Since ONOS’s fourth release, named Drake (which is a male duck), Alcatel-Lucent has joined the open source group as a vendor partner, and several more collaborators have joined, including ECI, ClearPath Networks, and FNLab from Beijing University of Posts and Telecommunications.
ONOS has also become a part of The Linux Foundation since the Drake release. Although it’s under Linux, the open source group is maintaining its same governance, and that has caused some to complain that it’s still too tightly controlled by ON.Lab. The group stressed in today’s announcement that “the number of collaborators and contributions to ONOS from organizations and people outside of ON.Lab continues to grow.”
Here are some key focus areas of Emu:
To support IP multicast use cases and applications, the project, with contributions from DirecTV, created the ONOS Multicast Forwarding Application composed of a multicast route table that maintains any-source or specific-source multicast forwarding state within the ONOS controller; a multicast forwarding module that responds to live multicast data traffic; and a multicast intent manager responsible for interacting with the ONOS IntentService, which in turn establishes paths through the network.
SDN-IP is an ONOS application that allows software-defined networks (SDN) to connect to external networks, using the standard Border Gateway Protocol (BGP). It is a key element of the Open Network Foundation’s (ONF’s) Atrium distribution. With Emu, the SDN-IP app can be reconfigured at run-time to add or remove peers dynamically. Emu also adds default route support in SDN-IP. According to ONOS, in legacy networks if the router does not have a matchable IP prefix then it will send the packet to the next hop in the default route. Similarly, in SDN-IP if a peer announces a default route then it means that, if you do not know where to route the traffic, you can send it to that peer and it will route the traffic for you.

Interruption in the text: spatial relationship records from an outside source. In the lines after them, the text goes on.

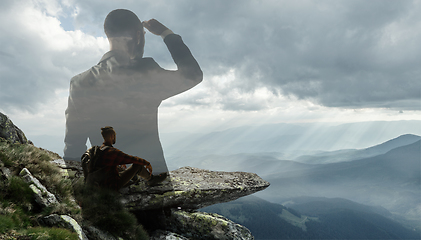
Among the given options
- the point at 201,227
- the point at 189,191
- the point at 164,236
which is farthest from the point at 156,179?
the point at 201,227

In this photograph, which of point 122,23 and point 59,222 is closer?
point 59,222

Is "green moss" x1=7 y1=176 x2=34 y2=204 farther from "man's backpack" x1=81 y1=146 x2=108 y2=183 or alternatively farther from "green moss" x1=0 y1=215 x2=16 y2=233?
"man's backpack" x1=81 y1=146 x2=108 y2=183

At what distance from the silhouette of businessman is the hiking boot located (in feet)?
4.47

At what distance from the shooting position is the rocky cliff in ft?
12.3

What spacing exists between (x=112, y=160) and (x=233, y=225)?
15.4ft

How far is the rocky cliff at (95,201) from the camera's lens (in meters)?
3.75

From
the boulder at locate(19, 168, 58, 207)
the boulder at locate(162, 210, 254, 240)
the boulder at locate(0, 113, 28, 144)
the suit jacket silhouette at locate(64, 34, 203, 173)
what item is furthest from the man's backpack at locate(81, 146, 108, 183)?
the boulder at locate(0, 113, 28, 144)

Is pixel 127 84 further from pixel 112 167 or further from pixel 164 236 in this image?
pixel 164 236

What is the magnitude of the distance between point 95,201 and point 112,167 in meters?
0.90

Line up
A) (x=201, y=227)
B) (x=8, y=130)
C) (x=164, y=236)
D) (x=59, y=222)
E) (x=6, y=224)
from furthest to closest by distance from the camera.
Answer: (x=8, y=130) → (x=201, y=227) → (x=164, y=236) → (x=59, y=222) → (x=6, y=224)

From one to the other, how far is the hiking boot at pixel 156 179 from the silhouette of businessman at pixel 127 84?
1.36 meters

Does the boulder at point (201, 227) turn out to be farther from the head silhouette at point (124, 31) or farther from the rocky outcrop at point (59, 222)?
the head silhouette at point (124, 31)

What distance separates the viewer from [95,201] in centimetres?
498

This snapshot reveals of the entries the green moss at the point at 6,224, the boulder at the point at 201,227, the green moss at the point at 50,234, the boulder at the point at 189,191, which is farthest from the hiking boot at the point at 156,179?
the green moss at the point at 6,224
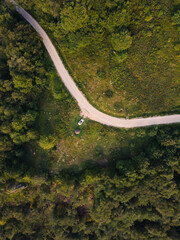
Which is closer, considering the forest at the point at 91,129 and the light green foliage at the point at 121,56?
the forest at the point at 91,129

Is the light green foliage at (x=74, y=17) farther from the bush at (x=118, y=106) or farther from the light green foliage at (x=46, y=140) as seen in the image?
the light green foliage at (x=46, y=140)

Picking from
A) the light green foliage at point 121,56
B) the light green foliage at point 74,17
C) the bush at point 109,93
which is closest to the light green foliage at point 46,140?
the bush at point 109,93

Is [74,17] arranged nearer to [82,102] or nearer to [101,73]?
[101,73]

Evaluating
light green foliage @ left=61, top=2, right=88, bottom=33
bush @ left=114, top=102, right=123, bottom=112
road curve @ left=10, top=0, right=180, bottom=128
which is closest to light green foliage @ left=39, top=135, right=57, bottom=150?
road curve @ left=10, top=0, right=180, bottom=128

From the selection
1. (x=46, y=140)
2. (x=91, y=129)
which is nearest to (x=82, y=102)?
(x=91, y=129)

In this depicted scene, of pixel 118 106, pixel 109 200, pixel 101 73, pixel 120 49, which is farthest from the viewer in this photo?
pixel 118 106

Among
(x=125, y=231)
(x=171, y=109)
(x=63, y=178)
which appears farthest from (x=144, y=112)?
(x=125, y=231)
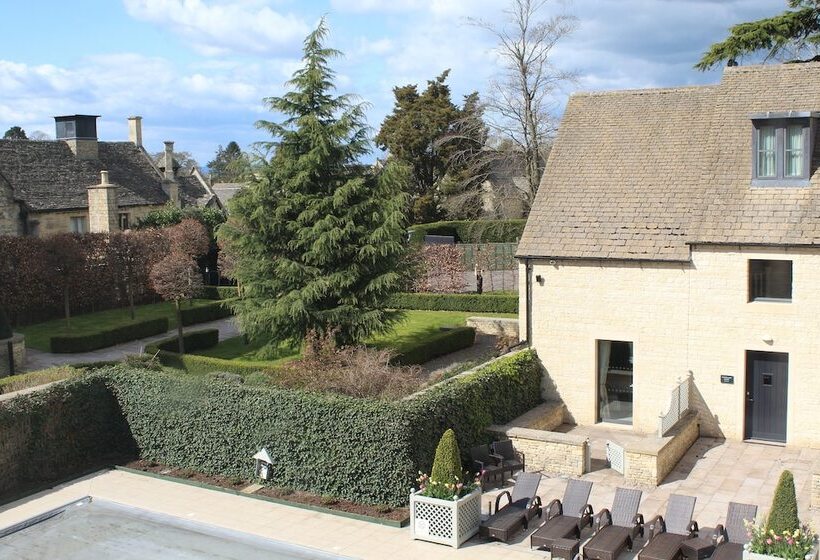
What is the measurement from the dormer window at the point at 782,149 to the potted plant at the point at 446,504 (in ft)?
39.3

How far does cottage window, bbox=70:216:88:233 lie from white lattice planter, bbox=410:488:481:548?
38243 mm

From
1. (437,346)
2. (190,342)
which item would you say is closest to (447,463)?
(437,346)

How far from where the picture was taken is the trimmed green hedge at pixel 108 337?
34.2 m

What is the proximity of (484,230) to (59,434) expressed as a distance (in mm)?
45070

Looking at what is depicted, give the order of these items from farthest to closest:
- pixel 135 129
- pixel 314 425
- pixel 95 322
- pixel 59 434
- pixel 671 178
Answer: pixel 135 129, pixel 95 322, pixel 671 178, pixel 59 434, pixel 314 425

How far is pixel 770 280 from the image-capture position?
22.0m

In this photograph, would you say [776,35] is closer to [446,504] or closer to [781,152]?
[781,152]

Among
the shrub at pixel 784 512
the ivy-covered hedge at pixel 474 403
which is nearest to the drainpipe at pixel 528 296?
the ivy-covered hedge at pixel 474 403

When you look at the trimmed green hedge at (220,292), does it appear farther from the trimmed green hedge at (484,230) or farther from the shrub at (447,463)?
the shrub at (447,463)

In June ONOS and AT&T conducted a residential subscriber proof of concept (PoC) of CORD, which aims to bring a new architecture to the central office. CORD uses ONOS for a carrier-grade open source SDN control plane. ONOS provides the network control in two places: the leaf/spine fabric and the network resources for the services, which are composed of multiple virtual network functions (VNFs) running on servers. ONOS also hosts the control applications that are virtualized as part of the domain of use. ONOS continues to coordinate its code with AT&T, and in 2016 the two will field-trial the residential PoC of CORD and will add PoCs for mobile and enterprise, as well.

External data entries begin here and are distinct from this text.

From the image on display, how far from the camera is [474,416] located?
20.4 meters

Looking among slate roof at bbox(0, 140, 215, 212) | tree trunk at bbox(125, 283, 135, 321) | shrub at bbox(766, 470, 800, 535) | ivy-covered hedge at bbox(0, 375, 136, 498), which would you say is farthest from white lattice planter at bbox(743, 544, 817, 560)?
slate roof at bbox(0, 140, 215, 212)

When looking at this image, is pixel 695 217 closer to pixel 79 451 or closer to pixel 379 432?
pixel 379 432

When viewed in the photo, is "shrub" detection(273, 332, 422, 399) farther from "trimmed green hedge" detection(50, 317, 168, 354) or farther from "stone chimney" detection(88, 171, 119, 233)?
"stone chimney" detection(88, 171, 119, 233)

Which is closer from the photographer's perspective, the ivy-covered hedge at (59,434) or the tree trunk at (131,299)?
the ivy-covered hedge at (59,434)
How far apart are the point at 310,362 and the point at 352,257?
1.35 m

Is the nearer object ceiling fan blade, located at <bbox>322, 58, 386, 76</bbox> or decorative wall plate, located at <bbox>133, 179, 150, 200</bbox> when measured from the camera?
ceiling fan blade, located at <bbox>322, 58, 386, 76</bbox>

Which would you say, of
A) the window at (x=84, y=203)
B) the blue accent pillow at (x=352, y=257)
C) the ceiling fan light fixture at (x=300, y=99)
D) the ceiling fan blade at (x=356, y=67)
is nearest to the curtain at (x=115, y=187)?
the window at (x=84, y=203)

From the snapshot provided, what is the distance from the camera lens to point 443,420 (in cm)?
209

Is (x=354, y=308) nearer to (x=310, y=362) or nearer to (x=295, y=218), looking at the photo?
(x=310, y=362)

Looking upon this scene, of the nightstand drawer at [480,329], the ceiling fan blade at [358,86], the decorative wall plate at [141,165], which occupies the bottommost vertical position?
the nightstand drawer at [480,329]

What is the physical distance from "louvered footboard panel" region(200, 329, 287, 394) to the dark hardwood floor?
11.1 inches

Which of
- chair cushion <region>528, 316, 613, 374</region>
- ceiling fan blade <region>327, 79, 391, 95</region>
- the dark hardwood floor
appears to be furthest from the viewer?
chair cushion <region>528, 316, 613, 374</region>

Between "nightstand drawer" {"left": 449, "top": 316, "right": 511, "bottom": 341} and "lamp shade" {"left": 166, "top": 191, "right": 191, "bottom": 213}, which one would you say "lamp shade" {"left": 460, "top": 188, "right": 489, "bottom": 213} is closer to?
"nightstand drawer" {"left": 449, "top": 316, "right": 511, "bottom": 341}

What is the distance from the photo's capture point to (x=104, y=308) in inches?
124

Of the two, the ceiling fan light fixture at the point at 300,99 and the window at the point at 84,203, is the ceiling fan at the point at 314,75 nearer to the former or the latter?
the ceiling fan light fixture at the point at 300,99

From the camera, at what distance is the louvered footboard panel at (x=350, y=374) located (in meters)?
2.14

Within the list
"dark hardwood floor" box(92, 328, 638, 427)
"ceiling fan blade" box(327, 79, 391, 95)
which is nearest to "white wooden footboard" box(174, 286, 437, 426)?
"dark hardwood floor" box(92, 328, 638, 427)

Huawei has contributed enhancements to the virtual tenant network (VTN) system to enable ONOS to provide Layer 2 and Layer 3 virtual networks as well as the IETF’s service function chaining (SFC). New capabilities include a set of northbound APIs for creating SFC. These include creating port-pairing for virtual functions, port-pair-grouping for load balancing of virtual functions, flow-classifiers (L2, L3, and L4), and port-chains for function chaining. ONOS also implemented an SFC control plane by creating an SFC Manager that includes classification and forwarding behavior construction.